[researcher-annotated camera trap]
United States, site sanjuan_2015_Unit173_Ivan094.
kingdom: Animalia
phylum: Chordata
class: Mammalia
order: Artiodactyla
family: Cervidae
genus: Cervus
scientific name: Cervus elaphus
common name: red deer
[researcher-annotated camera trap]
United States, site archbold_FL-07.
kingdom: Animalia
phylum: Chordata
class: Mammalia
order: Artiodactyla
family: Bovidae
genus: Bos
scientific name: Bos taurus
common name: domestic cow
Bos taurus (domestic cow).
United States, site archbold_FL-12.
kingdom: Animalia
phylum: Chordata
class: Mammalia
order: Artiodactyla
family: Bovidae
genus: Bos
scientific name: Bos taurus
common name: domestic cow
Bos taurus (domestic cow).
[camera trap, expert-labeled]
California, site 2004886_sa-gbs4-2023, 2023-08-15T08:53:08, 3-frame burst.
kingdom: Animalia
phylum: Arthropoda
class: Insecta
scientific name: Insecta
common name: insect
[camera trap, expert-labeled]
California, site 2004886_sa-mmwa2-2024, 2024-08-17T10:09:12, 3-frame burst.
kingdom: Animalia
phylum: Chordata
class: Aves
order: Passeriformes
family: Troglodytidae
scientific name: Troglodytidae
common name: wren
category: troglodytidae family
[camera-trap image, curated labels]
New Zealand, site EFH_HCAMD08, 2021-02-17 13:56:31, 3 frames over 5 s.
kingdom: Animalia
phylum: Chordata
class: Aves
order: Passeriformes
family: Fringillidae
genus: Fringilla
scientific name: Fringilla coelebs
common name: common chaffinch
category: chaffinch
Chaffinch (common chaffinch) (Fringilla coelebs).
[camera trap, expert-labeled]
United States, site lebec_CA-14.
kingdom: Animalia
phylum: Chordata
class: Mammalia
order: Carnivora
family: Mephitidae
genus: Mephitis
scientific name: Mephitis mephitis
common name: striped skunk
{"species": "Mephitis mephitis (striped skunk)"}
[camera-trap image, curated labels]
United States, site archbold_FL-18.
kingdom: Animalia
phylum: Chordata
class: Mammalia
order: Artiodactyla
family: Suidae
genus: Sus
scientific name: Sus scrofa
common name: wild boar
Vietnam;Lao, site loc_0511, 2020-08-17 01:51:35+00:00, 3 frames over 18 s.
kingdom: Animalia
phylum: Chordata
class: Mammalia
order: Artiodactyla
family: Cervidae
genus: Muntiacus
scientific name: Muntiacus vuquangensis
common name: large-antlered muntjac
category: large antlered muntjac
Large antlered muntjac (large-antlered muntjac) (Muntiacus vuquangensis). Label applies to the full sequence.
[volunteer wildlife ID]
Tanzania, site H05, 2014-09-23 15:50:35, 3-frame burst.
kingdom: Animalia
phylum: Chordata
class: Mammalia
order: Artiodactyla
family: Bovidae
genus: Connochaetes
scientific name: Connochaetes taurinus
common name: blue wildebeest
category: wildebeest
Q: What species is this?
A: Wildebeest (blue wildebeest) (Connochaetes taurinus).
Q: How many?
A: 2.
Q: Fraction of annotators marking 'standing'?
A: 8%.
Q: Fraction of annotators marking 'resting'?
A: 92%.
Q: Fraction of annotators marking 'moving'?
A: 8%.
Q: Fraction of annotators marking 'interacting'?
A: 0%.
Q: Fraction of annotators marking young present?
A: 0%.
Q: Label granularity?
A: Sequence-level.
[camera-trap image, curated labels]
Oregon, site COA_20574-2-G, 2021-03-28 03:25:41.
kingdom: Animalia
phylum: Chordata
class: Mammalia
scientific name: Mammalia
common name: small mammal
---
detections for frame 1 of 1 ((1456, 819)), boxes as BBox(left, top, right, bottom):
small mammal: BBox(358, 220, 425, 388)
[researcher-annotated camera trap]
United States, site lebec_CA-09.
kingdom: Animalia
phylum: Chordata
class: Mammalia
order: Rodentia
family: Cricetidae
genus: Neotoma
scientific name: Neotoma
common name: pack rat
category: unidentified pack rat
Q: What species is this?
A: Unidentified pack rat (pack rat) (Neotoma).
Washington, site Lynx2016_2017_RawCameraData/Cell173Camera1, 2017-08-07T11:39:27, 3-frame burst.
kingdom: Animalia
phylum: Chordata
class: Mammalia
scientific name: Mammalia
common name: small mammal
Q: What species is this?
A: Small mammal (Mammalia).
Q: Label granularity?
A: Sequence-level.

> [What needs to be done] An exact copy of all the entries is the required answer.

> [Exercise solution]
[researcher-annotated camera trap]
United States, site sanjuan_2015_Unit173_Ivan094.
kingdom: Animalia
phylum: Chordata
class: Mammalia
order: Artiodactyla
family: Cervidae
genus: Cervus
scientific name: Cervus elaphus
common name: red deer
[researcher-annotated camera trap]
United States, site archbold_FL-07.
kingdom: Animalia
phylum: Chordata
class: Mammalia
order: Artiodactyla
family: Bovidae
genus: Bos
scientific name: Bos taurus
common name: domestic cow
Bos taurus (domestic cow).
United States, site archbold_FL-12.
kingdom: Animalia
phylum: Chordata
class: Mammalia
order: Artiodactyla
family: Bovidae
genus: Bos
scientific name: Bos taurus
common name: domestic cow
Bos taurus (domestic cow).
[camera trap, expert-labeled]
California, site 2004886_sa-gbs4-2023, 2023-08-15T08:53:08, 3-frame burst.
kingdom: Animalia
phylum: Arthropoda
class: Insecta
scientific name: Insecta
common name: insect
[camera trap, expert-labeled]
California, site 2004886_sa-mmwa2-2024, 2024-08-17T10:09:12, 3-frame burst.
kingdom: Animalia
phylum: Chordata
class: Aves
order: Passeriformes
family: Troglodytidae
scientific name: Troglodytidae
common name: wren
category: troglodytidae family
[camera-trap image, curated labels]
New Zealand, site EFH_HCAMD08, 2021-02-17 13:56:31, 3 frames over 5 s.
kingdom: Animalia
phylum: Chordata
class: Aves
order: Passeriformes
family: Fringillidae
genus: Fringilla
scientific name: Fringilla coelebs
common name: common chaffinch
category: chaffinch
Chaffinch (common chaffinch) (Fringilla coelebs).
[camera trap, expert-labeled]
United States, site lebec_CA-14.
kingdom: Animalia
phylum: Chordata
class: Mammalia
order: Carnivora
family: Mephitidae
genus: Mephitis
scientific name: Mephitis mephitis
common name: striped skunk
{"species": "Mephitis mephitis (striped skunk)"}
[camera-trap image, curated labels]
United States, site archbold_FL-18.
kingdom: Animalia
phylum: Chordata
class: Mammalia
order: Artiodactyla
family: Suidae
genus: Sus
scientific name: Sus scrofa
common name: wild boar
Vietnam;Lao, site loc_0511, 2020-08-17 01:51:35+00:00, 3 frames over 18 s.
kingdom: Animalia
phylum: Chordata
class: Mammalia
order: Artiodactyla
family: Cervidae
genus: Muntiacus
scientific name: Muntiacus vuquangensis
common name: large-antlered muntjac
category: large antlered muntjac
Large antlered muntjac (large-antlered muntjac) (Muntiacus vuquangensis). Label applies to the full sequence.
[volunteer wildlife ID]
Tanzania, site H05, 2014-09-23 15:50:35, 3-frame burst.
kingdom: Animalia
phylum: Chordata
class: Mammalia
order: Artiodactyla
family: Bovidae
genus: Connochaetes
scientific name: Connochaetes taurinus
common name: blue wildebeest
category: wildebeest
Q: What species is this?
A: Wildebeest (blue wildebeest) (Connochaetes taurinus).
Q: How many?
A: 2.
Q: Fraction of annotators marking 'standing'?
A: 8%.
Q: Fraction of annotators marking 'resting'?
A: 92%.
Q: Fraction of annotators marking 'moving'?
A: 8%.
Q: Fraction of annotators marking 'interacting'?
A: 0%.
Q: Fraction of annotators marking young present?
A: 0%.
Q: Label granularity?
A: Sequence-level.
[camera-trap image, curated labels]
Oregon, site COA_20574-2-G, 2021-03-28 03:25:41.
kingdom: Animalia
phylum: Chordata
class: Mammalia
scientific name: Mammalia
common name: small mammal
---
detections for frame 1 of 1 ((1456, 819)), boxes as BBox(left, top, right, bottom):
small mammal: BBox(358, 220, 425, 388)
[researcher-annotated camera trap]
United States, site lebec_CA-09.
kingdom: Animalia
phylum: Chordata
class: Mammalia
order: Rodentia
family: Cricetidae
genus: Neotoma
scientific name: Neotoma
common name: pack rat
category: unidentified pack rat
Q: What species is this?
A: Unidentified pack rat (pack rat) (Neotoma).
Washington, site Lynx2016_2017_RawCameraData/Cell173Camera1, 2017-08-07T11:39:27, 3-frame burst.
kingdom: Animalia
phylum: Chordata
class: Mammalia
scientific name: Mammalia
common name: small mammal
Q: What species is this?
A: Small mammal (Mammalia).
Q: Label granularity?
A: Sequence-level.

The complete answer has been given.